Porquê eu não quero ser o velho dos livros de matemática

Quando eu tinha uns 16 anos, um senhor foi à minha escola. Entrou na nossa sala após o professor anunciar, o que não adiantou muito pois a algazarra continuou como sempre. Limpou a garganta para chamar um pouco a atenção. Vendo que não conseguiria mais do que uma porçãozinha de olhos atentos, começou seu discurso.

Tratava-se de um matemático. Sua maior conquista encontrava-se em suas mãos: uma caixa cheia de livros de sua própria autoria. Ele tentava vendê-los, explicando sobre como aquele era o trabalho de sua vida.

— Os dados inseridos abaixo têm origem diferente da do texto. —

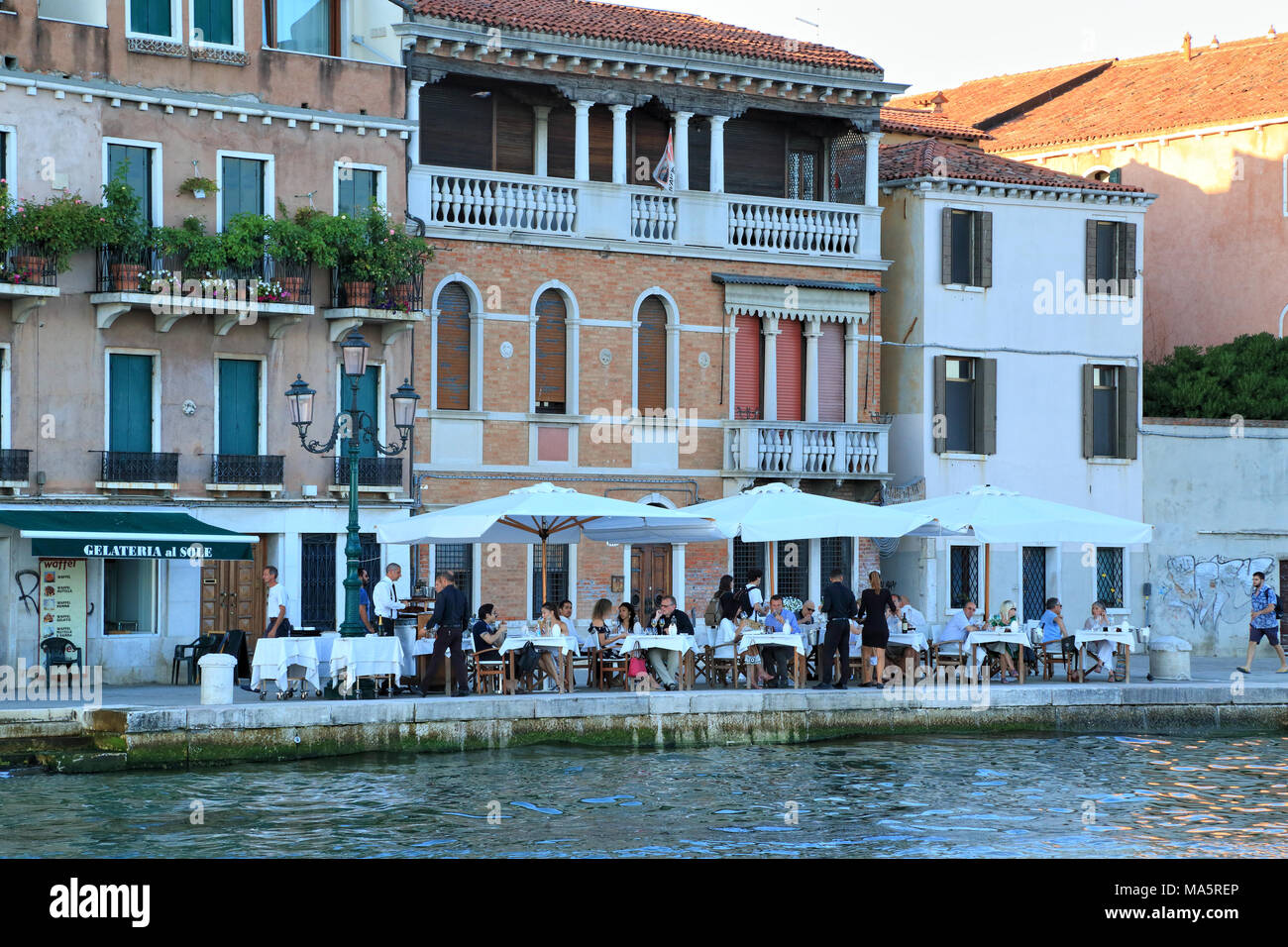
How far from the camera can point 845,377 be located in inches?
1254

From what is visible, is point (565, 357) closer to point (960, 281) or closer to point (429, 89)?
point (429, 89)

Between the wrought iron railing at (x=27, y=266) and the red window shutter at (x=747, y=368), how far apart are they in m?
11.0

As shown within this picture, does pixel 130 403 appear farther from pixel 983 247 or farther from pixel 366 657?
pixel 983 247

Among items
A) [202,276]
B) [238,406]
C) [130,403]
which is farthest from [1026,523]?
[130,403]

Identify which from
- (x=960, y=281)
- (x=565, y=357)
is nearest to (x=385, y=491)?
(x=565, y=357)

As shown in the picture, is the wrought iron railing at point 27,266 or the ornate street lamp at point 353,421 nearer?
the ornate street lamp at point 353,421

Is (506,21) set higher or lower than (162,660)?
higher

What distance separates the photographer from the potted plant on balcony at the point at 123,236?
977 inches

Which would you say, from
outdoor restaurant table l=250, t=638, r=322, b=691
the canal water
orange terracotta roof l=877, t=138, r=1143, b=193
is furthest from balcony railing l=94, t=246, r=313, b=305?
orange terracotta roof l=877, t=138, r=1143, b=193

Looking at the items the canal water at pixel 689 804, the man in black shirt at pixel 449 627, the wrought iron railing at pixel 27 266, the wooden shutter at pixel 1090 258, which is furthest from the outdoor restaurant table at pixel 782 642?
the wooden shutter at pixel 1090 258

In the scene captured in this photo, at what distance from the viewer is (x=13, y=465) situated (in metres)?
24.6

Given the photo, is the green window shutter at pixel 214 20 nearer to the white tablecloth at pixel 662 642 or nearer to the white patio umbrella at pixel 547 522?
the white patio umbrella at pixel 547 522
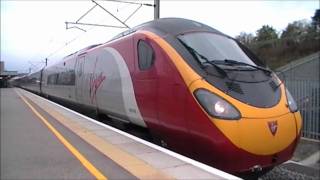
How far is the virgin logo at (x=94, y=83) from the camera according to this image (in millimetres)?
13040

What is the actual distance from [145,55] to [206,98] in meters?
2.51

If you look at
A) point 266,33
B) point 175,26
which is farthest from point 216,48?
point 266,33

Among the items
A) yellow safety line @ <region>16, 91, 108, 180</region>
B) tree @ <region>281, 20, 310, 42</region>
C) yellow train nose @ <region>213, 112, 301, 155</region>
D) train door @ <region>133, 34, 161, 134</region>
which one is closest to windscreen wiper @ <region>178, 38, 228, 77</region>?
train door @ <region>133, 34, 161, 134</region>

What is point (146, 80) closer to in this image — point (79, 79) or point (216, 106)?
point (216, 106)

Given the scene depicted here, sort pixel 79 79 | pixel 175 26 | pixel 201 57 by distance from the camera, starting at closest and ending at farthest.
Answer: pixel 201 57
pixel 175 26
pixel 79 79

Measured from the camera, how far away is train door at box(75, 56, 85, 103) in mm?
16219

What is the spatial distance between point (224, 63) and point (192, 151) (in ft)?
5.51

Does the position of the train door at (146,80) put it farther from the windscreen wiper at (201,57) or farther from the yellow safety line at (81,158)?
the yellow safety line at (81,158)

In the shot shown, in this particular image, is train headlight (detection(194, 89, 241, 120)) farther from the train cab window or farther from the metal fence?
the metal fence

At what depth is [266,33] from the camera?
8469cm

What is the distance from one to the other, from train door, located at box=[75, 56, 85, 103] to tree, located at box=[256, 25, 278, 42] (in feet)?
219

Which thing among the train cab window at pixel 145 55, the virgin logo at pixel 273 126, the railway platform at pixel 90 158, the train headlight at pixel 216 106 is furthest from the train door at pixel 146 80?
the virgin logo at pixel 273 126

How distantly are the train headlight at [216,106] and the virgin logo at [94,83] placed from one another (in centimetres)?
563

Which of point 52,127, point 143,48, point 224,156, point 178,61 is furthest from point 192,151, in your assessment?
point 52,127
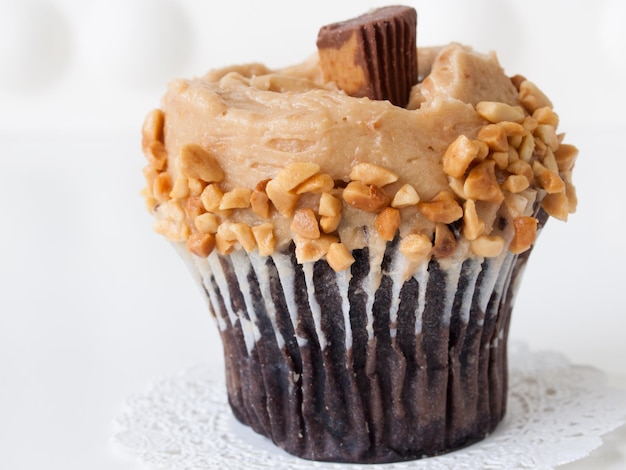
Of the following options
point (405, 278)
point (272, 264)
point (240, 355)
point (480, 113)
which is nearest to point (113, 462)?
point (240, 355)

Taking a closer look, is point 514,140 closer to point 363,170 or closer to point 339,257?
point 363,170

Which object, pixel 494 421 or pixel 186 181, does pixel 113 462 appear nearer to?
pixel 186 181

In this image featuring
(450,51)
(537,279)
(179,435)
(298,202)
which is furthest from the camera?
(537,279)

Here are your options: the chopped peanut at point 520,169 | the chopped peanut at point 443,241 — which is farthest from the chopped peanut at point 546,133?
the chopped peanut at point 443,241

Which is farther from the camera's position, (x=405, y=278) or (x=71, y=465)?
(x=71, y=465)

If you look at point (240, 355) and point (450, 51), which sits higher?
point (450, 51)

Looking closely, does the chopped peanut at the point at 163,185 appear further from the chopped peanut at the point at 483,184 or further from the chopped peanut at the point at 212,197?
the chopped peanut at the point at 483,184

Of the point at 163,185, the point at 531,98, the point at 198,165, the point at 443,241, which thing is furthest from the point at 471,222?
the point at 163,185
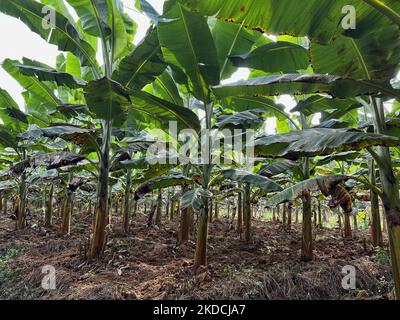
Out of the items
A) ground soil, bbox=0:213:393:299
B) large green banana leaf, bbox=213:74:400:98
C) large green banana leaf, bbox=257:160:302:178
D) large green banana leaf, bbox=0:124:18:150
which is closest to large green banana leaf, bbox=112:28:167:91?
large green banana leaf, bbox=213:74:400:98

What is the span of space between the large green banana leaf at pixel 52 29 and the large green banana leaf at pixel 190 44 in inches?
57.7

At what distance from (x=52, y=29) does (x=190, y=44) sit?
2.11 metres

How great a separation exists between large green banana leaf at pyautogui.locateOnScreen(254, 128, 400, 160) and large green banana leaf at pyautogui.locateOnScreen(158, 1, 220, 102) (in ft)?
4.68

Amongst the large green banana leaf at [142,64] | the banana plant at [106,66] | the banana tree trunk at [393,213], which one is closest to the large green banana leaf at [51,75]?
the banana plant at [106,66]

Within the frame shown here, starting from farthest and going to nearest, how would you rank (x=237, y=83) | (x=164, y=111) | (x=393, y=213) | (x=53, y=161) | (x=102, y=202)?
1. (x=102, y=202)
2. (x=164, y=111)
3. (x=53, y=161)
4. (x=237, y=83)
5. (x=393, y=213)

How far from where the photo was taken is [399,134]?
3020mm

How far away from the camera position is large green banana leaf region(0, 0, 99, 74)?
3717 mm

Era uma turma de alunos de segundo grau. Tínhamos apenas 16 anos. Alguns de nós continuou com aquela algazarra generalizada típica, alguns de nós aproveitou para copiar o dever de casa atrasado, e apenas poucos olhavam para aquele senhor. Não sei dizer o que sentiam. Eu mesmo não consigo lembrar o que eu senti enquanto aquele velho falava sobre seu trabalho, explicava sua conquista, sua obra prima. Lembro-me apenas de seu olhar triste ao perceber que mais uma vez não conseguiria vender nenhum livro. Nem meu professor quis folhear um dos exemplares, apenas ficou em pé, em frente à porta, aguardando o velho recolher seus exemplares, suspirar um agradecimento e sair.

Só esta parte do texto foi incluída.